Eighty-two percent of the glaciers in the greater Himalayas, a source of drinking and irrigation water for more than one-sixth of the world’s population, shrank between 1950 and 2000.
A study published in Geophysical Research Letters, a journal of the American Geophysical Union, documents the importance of glaciers in recharging aquifers and keeping rivers flowing – and succinctly explains how glaciers do it. The study also illustrates what’s at stake as our glaciers disappear.

A research team from the U.S. Geological Survey and U.S. Army Corps of Engineers’ Cold Regions Research and Engineering Laboratory studied a watershed in a semi-dry climate in the eastern Alaska Range to look at how meltwater from two small mountain glaciers flowed through the system and influenced the mountain streams, rivers and groundwater all year long.
“I think that mountain glaciers in the Arctic and sub-Arctic have really been underappreciated as a source of water to the landscape,” Anna Liljedahl said in an announcement of the research. She is the study’s lead author and an associate professor at the University of Alaska Fairbanks’ Water and Environmental Research Center.

● ● ● ● ●

» **DIRECTIVES**
**A.** In the excerpt on glacier meltwater, in which mountain range was the studied watershed located?
**B.** Pick up the excerpt on glacier meltwater after its final sentence and carry it forward.

(Extracted data entries)
● ● ● ● ●

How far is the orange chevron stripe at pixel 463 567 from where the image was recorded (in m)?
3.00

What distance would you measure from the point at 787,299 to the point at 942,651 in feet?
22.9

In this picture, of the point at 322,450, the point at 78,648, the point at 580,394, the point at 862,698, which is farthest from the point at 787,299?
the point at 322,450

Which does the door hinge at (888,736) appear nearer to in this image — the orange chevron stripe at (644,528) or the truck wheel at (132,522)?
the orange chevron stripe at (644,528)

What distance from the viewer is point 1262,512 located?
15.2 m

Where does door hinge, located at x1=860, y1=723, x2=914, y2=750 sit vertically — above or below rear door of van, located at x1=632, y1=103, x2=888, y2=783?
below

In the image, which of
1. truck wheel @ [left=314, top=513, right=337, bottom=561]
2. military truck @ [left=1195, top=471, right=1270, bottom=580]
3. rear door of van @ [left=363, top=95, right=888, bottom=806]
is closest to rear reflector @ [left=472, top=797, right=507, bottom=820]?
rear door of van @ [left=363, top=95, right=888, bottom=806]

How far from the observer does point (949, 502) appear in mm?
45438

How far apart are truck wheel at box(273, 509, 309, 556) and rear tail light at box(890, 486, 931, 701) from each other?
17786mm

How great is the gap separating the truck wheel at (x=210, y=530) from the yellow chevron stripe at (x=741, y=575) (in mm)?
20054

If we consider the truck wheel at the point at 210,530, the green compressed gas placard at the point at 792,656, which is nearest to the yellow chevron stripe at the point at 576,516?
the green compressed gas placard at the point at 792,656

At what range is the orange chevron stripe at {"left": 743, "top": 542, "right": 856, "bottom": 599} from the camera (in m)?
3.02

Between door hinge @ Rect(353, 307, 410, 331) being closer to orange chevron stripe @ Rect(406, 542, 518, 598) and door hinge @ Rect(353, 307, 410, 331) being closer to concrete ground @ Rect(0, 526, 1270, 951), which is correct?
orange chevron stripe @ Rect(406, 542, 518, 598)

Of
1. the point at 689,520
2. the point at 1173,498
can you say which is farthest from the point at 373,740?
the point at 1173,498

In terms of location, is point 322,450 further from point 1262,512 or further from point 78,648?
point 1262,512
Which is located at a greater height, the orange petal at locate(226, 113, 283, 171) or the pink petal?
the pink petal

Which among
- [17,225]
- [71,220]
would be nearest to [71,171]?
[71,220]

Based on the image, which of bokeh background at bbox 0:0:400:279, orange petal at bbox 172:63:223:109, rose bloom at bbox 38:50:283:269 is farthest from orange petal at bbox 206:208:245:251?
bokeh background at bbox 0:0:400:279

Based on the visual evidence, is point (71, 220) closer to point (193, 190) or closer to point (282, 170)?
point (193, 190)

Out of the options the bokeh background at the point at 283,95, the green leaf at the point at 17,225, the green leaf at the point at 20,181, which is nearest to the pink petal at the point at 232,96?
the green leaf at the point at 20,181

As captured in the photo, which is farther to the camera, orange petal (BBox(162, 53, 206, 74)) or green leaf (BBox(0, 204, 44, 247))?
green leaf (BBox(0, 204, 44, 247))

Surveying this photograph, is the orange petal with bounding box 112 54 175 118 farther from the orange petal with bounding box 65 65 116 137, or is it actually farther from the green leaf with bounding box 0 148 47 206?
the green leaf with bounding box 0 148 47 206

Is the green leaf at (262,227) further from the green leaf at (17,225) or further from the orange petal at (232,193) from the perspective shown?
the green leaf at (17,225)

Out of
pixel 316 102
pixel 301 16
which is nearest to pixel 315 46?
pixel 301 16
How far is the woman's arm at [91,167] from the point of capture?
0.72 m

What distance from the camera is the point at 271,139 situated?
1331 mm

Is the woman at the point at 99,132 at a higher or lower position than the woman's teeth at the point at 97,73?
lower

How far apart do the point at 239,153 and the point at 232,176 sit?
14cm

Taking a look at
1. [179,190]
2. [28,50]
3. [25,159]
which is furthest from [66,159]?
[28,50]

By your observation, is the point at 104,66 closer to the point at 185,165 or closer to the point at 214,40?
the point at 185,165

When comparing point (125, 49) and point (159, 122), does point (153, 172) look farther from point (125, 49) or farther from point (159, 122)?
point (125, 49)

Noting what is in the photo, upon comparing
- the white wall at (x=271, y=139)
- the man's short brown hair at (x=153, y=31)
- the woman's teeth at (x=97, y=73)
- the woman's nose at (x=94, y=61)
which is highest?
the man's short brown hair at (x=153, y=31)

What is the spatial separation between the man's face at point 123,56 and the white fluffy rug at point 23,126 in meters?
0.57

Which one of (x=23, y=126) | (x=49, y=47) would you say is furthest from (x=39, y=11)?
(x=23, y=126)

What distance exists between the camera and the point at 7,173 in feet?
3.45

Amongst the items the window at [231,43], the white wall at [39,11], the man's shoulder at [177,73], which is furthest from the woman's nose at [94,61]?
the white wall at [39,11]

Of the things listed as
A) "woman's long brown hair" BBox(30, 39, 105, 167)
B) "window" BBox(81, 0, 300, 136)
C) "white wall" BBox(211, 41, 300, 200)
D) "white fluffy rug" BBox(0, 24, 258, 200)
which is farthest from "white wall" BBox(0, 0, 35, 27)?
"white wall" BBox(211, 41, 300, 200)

● ● ● ● ●

» **REPLIES**
**A.** The eastern Alaska Range.

**B.**
Through extensive field measurements, the team found that Alaska’s Jarvis and Gulkana glaciers contributed as much as 66 percent of the annual flow in mountain streams that drain into the Delta River. Yet when the team compared the water volume at an upper site and another site about 35 miles downstream on one of the major mountain streams, they found that half the water diverted into an aquifer, where it recharged groundwater supplies and drained into other streams.
“These headwater streams, coming off the mountains and into the lowland, are like [a] water line to your house peppered with holes – half of the water disappearing into the ground and recharging your neighbor’s house well, instead of it all reaching your kitchen faucet,” Liljedahl said in the announcement.
Liljedahl said the recharge of the aquifers is important because they don’t freeze during the winter and are the only source of water to the rivers during this time. In the town of Delta Junction, adjacent to the Delta River, the water table drops more than 33 feet each winter as the aquifers drain into the Tanana River.